What's needed is an exact copy of the lines from the one that contains "How distant is" to the end of the data below, leaving the pictures out.

++++++++++++++++++++

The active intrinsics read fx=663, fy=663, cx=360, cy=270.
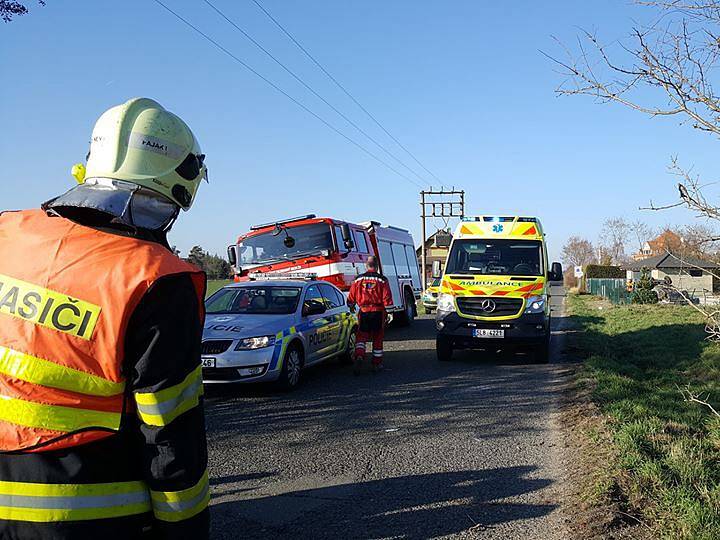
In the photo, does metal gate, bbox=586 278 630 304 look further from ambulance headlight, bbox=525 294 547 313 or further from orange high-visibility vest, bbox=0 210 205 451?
orange high-visibility vest, bbox=0 210 205 451

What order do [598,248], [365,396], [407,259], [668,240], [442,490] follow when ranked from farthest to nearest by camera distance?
A: [598,248] < [407,259] < [365,396] < [442,490] < [668,240]

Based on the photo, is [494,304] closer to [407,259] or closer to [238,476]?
[238,476]

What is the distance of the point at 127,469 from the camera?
1820mm

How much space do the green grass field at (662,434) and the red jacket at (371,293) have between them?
3367mm

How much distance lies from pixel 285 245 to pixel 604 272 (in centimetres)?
5579

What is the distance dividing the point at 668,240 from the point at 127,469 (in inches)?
124

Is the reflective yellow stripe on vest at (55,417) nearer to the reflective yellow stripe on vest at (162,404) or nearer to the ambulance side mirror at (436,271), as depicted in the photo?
the reflective yellow stripe on vest at (162,404)

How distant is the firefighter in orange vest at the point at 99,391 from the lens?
175 centimetres

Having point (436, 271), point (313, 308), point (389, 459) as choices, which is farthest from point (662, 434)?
point (436, 271)

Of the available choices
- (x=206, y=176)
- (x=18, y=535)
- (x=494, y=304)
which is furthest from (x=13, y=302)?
(x=494, y=304)

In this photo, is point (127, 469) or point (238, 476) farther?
point (238, 476)

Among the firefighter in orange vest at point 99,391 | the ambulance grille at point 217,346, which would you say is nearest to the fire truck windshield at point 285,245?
the ambulance grille at point 217,346

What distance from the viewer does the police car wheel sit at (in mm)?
8992

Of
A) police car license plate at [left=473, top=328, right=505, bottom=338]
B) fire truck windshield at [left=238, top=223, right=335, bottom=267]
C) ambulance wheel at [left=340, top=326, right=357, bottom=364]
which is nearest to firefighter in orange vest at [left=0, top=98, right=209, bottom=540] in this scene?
ambulance wheel at [left=340, top=326, right=357, bottom=364]
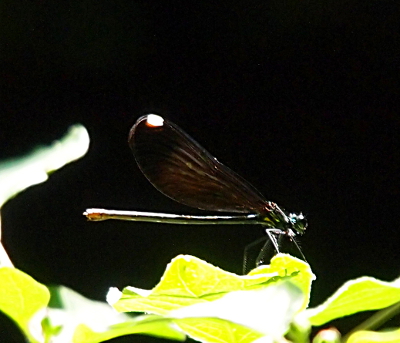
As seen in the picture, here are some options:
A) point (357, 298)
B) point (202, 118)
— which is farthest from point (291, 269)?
point (202, 118)

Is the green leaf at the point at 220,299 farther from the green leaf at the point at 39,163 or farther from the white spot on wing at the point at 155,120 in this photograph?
the white spot on wing at the point at 155,120

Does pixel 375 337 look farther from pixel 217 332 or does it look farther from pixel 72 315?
pixel 72 315

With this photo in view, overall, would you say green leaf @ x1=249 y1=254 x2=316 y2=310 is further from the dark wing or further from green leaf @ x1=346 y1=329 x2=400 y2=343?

++++++++++++++++++++

• FULL ANSWER
How distant is the firefighter in orange vest at the point at 99,391 from the lens?
175 centimetres

Having point (436, 271), point (313, 308), point (389, 459) as choices, which is farthest from point (662, 434)?
point (436, 271)

Of the available choices
- (x=206, y=176)
- (x=18, y=535)
- (x=494, y=304)
which is furthest from (x=13, y=302)?
(x=494, y=304)

In this photo, is point (127, 469) or point (238, 476) farther?
point (238, 476)

Among the firefighter in orange vest at point 99,391 | the ambulance grille at point 217,346, which would you say is nearest to the fire truck windshield at point 285,245?
the ambulance grille at point 217,346

What distance from the viewer does the police car wheel sit at (in mm)?
8992

Of
A) police car license plate at [left=473, top=328, right=505, bottom=338]
B) fire truck windshield at [left=238, top=223, right=335, bottom=267]
C) ambulance wheel at [left=340, top=326, right=357, bottom=364]
which is nearest to firefighter in orange vest at [left=0, top=98, right=209, bottom=540] in this scene?
ambulance wheel at [left=340, top=326, right=357, bottom=364]
As seen in the picture, here are some options:
A) point (357, 298)
B) point (202, 118)
— which is farthest from point (291, 269)?
point (202, 118)

Is the green leaf at the point at 220,299 farther from the green leaf at the point at 39,163 or farther from the white spot on wing at the point at 155,120 in this photograph?
the white spot on wing at the point at 155,120

Does pixel 375 337 look farther from pixel 217 332 or does it look farther from pixel 72 315?
pixel 72 315

With this photo in view, overall, would you say green leaf @ x1=249 y1=254 x2=316 y2=310 is further from the dark wing or further from green leaf @ x1=346 y1=329 x2=400 y2=343?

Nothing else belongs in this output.